Data records:
________________
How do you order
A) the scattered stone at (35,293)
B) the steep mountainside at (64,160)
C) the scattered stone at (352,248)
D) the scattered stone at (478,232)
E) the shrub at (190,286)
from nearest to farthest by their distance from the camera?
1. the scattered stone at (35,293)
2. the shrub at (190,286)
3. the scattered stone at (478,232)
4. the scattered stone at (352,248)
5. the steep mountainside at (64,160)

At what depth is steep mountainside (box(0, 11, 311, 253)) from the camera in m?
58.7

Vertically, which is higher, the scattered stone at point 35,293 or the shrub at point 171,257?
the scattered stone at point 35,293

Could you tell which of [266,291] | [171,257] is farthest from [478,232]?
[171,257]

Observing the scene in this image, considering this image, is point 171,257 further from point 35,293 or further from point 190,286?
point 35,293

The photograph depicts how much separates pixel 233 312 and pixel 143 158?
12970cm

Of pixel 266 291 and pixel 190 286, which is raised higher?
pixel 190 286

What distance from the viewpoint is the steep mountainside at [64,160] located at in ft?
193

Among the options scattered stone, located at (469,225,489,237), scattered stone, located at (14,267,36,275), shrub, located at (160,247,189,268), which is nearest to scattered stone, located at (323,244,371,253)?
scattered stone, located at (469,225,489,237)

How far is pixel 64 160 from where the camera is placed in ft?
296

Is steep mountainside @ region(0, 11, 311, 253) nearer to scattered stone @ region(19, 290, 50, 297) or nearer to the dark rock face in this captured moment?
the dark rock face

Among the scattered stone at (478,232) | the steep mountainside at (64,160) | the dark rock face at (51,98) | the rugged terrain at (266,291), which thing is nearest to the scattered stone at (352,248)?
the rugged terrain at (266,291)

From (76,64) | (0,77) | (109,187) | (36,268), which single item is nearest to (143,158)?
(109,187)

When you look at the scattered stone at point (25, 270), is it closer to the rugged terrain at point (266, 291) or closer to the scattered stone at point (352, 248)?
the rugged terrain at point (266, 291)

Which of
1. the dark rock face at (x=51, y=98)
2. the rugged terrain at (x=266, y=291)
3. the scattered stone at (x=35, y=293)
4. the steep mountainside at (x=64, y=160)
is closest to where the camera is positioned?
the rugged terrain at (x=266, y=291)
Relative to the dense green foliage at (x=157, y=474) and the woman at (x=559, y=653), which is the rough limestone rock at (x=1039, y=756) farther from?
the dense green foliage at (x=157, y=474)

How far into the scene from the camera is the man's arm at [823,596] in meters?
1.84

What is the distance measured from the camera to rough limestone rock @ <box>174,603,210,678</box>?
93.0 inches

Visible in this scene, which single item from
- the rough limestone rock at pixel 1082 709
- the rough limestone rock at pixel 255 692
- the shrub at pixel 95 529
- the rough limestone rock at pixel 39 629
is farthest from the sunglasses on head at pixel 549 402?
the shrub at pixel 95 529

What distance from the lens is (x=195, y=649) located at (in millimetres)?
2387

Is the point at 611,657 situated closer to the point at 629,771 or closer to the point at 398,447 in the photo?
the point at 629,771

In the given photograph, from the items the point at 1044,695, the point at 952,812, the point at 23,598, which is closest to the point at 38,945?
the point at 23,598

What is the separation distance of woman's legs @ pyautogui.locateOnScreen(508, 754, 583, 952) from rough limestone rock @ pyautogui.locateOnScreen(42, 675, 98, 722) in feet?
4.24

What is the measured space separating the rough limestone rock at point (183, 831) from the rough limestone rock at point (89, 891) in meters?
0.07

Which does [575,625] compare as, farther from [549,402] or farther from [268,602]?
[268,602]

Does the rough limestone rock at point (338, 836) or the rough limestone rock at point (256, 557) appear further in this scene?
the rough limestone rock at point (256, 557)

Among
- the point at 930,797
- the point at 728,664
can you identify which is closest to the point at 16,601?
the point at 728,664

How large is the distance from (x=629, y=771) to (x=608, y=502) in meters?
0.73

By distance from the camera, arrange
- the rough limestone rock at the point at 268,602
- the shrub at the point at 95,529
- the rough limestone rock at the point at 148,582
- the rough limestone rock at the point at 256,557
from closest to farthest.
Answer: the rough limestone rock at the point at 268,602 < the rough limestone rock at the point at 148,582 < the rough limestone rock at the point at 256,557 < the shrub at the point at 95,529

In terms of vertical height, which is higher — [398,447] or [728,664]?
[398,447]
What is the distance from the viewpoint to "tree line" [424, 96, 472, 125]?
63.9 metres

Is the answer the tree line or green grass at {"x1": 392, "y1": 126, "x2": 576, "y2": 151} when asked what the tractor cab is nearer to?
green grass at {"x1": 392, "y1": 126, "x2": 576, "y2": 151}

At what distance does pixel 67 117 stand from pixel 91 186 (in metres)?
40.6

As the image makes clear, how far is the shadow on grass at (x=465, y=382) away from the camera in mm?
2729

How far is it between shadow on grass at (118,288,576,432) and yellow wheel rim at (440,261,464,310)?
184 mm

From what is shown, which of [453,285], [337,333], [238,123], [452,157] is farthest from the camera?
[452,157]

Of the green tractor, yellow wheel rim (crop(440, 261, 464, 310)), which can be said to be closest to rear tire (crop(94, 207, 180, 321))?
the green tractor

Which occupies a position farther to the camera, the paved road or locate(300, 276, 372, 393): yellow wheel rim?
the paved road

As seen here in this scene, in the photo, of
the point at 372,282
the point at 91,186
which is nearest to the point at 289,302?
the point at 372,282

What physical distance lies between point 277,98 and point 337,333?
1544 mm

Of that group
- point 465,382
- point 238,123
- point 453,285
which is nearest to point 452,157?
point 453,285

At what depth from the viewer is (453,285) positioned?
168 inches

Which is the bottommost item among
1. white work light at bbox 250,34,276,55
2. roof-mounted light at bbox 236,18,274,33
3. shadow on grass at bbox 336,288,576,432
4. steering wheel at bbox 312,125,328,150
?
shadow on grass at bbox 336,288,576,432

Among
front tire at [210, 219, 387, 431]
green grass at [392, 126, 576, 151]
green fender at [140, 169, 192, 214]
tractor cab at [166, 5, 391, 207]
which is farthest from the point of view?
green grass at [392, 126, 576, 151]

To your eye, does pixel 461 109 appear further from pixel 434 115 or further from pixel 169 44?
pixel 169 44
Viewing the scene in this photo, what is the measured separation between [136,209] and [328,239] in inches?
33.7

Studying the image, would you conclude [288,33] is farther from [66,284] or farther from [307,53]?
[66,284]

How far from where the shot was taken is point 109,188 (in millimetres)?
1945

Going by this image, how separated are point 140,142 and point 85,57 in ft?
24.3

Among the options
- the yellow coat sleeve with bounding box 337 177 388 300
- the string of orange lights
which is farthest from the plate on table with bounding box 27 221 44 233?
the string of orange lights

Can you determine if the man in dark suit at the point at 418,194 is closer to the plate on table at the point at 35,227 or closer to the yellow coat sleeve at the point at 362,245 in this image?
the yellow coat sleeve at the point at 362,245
________________
Requirements |
Copy down the material exactly as written.

Output below |
How do you order
A) the scattered stone at (35,293)
B) the steep mountainside at (64,160)
C) the scattered stone at (352,248)
D) the scattered stone at (478,232)
E) the shrub at (190,286)
from nearest to farthest by their distance from the camera?
1. the scattered stone at (35,293)
2. the shrub at (190,286)
3. the scattered stone at (478,232)
4. the scattered stone at (352,248)
5. the steep mountainside at (64,160)

At what depth is steep mountainside (box(0, 11, 311, 253)) from the camera in m?
58.7

Vertically, which is higher, the scattered stone at point 35,293 or the shrub at point 171,257?
the scattered stone at point 35,293

Could you tell which of [266,291] | [171,257] is farthest from [478,232]?
[171,257]

Observing the scene in this image, considering this image, is point 171,257 further from point 35,293 or further from point 190,286?
point 35,293

The photograph depicts how much separates pixel 233 312 and pixel 143 158?
12970cm

Of pixel 266 291 and pixel 190 286, which is raised higher?
pixel 190 286

What distance from the viewpoint is the steep mountainside at [64,160] located at in ft?
193

Among the options scattered stone, located at (469,225,489,237), scattered stone, located at (14,267,36,275), shrub, located at (160,247,189,268), which is nearest to scattered stone, located at (323,244,371,253)?
scattered stone, located at (469,225,489,237)

How far is pixel 64 160 from where the camera is placed in ft?
296

Is steep mountainside @ region(0, 11, 311, 253) nearer to scattered stone @ region(19, 290, 50, 297) or nearer to the dark rock face in this captured moment?
the dark rock face

Among the scattered stone at (478,232) | the steep mountainside at (64,160) | the dark rock face at (51,98) | the rugged terrain at (266,291), which thing is nearest to the scattered stone at (352,248)?
the rugged terrain at (266,291)

From (76,64) | (0,77) | (109,187) | (36,268), which single item is nearest to (143,158)?
(109,187)

When you look at the scattered stone at point (25, 270), is it closer to the rugged terrain at point (266, 291) or closer to the scattered stone at point (352, 248)?
the rugged terrain at point (266, 291)

Which of
1. the dark rock face at (x=51, y=98)
2. the rugged terrain at (x=266, y=291)
3. the scattered stone at (x=35, y=293)
4. the steep mountainside at (x=64, y=160)
is closest to where the camera is positioned?
the rugged terrain at (x=266, y=291)
Relative to the dense green foliage at (x=157, y=474) and the woman at (x=559, y=653), which is the rough limestone rock at (x=1039, y=756) farther from?
the dense green foliage at (x=157, y=474)

How far into the scene from the camera is the man's arm at [823,596] in meters?
1.84

What is the distance measured from the camera to rough limestone rock @ <box>174,603,210,678</box>?
93.0 inches

Visible in this scene, which single item from
- the rough limestone rock at pixel 1082 709
- the rough limestone rock at pixel 255 692
- the shrub at pixel 95 529
- the rough limestone rock at pixel 39 629
is farthest from the sunglasses on head at pixel 549 402?
the shrub at pixel 95 529

What distance from the lens is (x=195, y=649) located at (in millimetres)?
2387

Is the point at 611,657 situated closer to the point at 629,771 or closer to the point at 398,447 in the photo?
the point at 629,771

In the given photograph, from the items the point at 1044,695, the point at 952,812, the point at 23,598, which is closest to the point at 38,945?
the point at 23,598

What is the separation distance of woman's legs @ pyautogui.locateOnScreen(508, 754, 583, 952) from rough limestone rock @ pyautogui.locateOnScreen(42, 675, 98, 722) in feet?
4.24

What is the measured space separating the rough limestone rock at point (183, 831) from the rough limestone rock at point (89, 891) in meters?
0.07

Which does [575,625] compare as, farther from [549,402] or farther from [268,602]?
[268,602]

Does the rough limestone rock at point (338, 836) or the rough limestone rock at point (256, 557) appear further in this scene?
the rough limestone rock at point (256, 557)

Among
- the point at 930,797
- the point at 728,664
can you identify which is closest to the point at 16,601?
the point at 728,664

How large is the distance from (x=629, y=771) to (x=608, y=502) in meters?
0.73

By distance from the camera, arrange
- the rough limestone rock at the point at 268,602
- the shrub at the point at 95,529
- the rough limestone rock at the point at 148,582
- the rough limestone rock at the point at 256,557
from closest to farthest.
Answer: the rough limestone rock at the point at 268,602 < the rough limestone rock at the point at 148,582 < the rough limestone rock at the point at 256,557 < the shrub at the point at 95,529

In terms of vertical height, which is higher — [398,447] or [728,664]?
[398,447]
What is the distance from the viewpoint to "tree line" [424, 96, 472, 125]?
63.9 metres

Is the answer the tree line or green grass at {"x1": 392, "y1": 126, "x2": 576, "y2": 151} when asked what the tractor cab is nearer to?
green grass at {"x1": 392, "y1": 126, "x2": 576, "y2": 151}

At what distance does pixel 67 117 stand from pixel 91 186 (in metres)?
40.6

As the image makes clear, how far is the shadow on grass at (x=465, y=382) away from the camera in mm?
2729

How far is it between shadow on grass at (118,288,576,432) and yellow wheel rim at (440,261,464,310)?
184 mm

From what is shown, which of [453,285], [337,333], [238,123], [452,157] is farthest from the camera?
[452,157]

Of the green tractor, yellow wheel rim (crop(440, 261, 464, 310)), which can be said to be closest to rear tire (crop(94, 207, 180, 321))?
the green tractor

Which occupies a position farther to the camera, the paved road or locate(300, 276, 372, 393): yellow wheel rim?
the paved road

As seen here in this scene, in the photo, of
the point at 372,282
the point at 91,186
which is nearest to the point at 289,302?
the point at 372,282

What physical distance lies between point 277,98 and point 337,333?
1544 mm

Of that group
- point 465,382
- point 238,123
- point 453,285
which is nearest to point 452,157?
point 453,285

At what depth from the viewer is (453,285) positioned?
168 inches

Which is the bottommost item among
1. white work light at bbox 250,34,276,55
2. roof-mounted light at bbox 236,18,274,33
3. shadow on grass at bbox 336,288,576,432
4. steering wheel at bbox 312,125,328,150
?
shadow on grass at bbox 336,288,576,432

Among
front tire at [210, 219, 387, 431]
green grass at [392, 126, 576, 151]
green fender at [140, 169, 192, 214]
tractor cab at [166, 5, 391, 207]
which is farthest from the point of view?
green grass at [392, 126, 576, 151]

To your eye, does pixel 461 109 appear further from pixel 434 115 or further from pixel 169 44?
pixel 169 44
Viewing the scene in this photo, what is the measured separation between [136,209] and [328,239] in inches?
33.7

Studying the image, would you conclude [288,33] is farther from [66,284] or farther from [307,53]?
[66,284]

How far from where the shot was taken is point 109,188 (in millimetres)?
1945

Going by this image, how separated are point 140,142 and point 85,57 in ft?
24.3

Among the options
- the yellow coat sleeve with bounding box 337 177 388 300
- the string of orange lights
which is farthest from the plate on table with bounding box 27 221 44 233?
the string of orange lights

Can you determine if the man in dark suit at the point at 418,194 is closer to the plate on table at the point at 35,227 or closer to the yellow coat sleeve at the point at 362,245 in this image?
the yellow coat sleeve at the point at 362,245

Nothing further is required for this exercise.